▶ **CONSIGNE 1**:
Extrayez du texte, sans aucune modification, le passage qui va de « 1°) d’annuler la » jusqu'à « de justice administrative. » inclus.
▶ **CONSIGNE 2**:
D'après le texte, quelle somme M. A C demande-t-il de mettre à la charge de l'État ?
▶ **CONSIGNE 3**:
Résumez plus brièvement le paragraphe du texte qui commence par « 1°) d'annuler la décision », en conservant ses faits essentiels.

▶ **TEXTE**:
* * *

Vu la procédure suivante :

Par une requête enregistrée le 21 octobre 2019, M. A C, représenté par Me Vaubois, demande au tribunal :

1°) d’annuler la décision du 20 août 2019 par laquelle le ministre de l’intérieur a confirmé la décision du préfet d’Ille-et-Vilaine ajournant à deux ans sa demande de naturalisation ;

2°) de mettre à la charge de l’Etat la somme de 1 500 euros au titre de l’article L. 761-1 du code de justice administrative.

Il soutient que :

— il n’est pas établi que la décision attaquée a été signée par une autorité compétente ;

— la décision attaquée est entachée d’erreur manifeste d’appréciation au regard de l’ancienneté des faits reprochés ;

— elle méconnaît l’article 8 de la convention européenne de sauvegarde des droits de l’homme et des libertés fondamentales.

* * *

▶ **LIGNES FOURNIES**:
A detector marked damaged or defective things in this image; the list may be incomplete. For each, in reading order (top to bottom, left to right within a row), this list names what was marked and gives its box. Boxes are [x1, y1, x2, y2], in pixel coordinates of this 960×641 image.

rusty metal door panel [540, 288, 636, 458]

* * *

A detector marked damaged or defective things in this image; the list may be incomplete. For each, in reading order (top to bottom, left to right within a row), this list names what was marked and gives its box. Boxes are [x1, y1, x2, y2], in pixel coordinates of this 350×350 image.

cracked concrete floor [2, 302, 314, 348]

* * *

▶ **ZONE DE RÉPONSE 1**:
1°) d’annuler la décision du 20 août 2019 par laquelle le ministre de l’intérieur a confirmé la décision du préfet d’Ille-et-Vilaine ajournant à deux ans sa demande de naturalisation ;

2°) de mettre à la charge de l’Etat la somme de 1 500 euros au titre de l’article L. 761-1 du code de justice administrative.

▶ **ZONE DE RÉPONSE 2**:
La somme de 1 500 euros, au titre de l'article L. 761-1 du code de justice administrative.

▶ **ZONE DE RÉPONSE 3**:
Annuler la décision ministérielle du 20 août 2019 qui confirme l'ajournement à deux ans de sa demande de naturalisation, prononcé par le préfet d'Ille-et-Vilaine.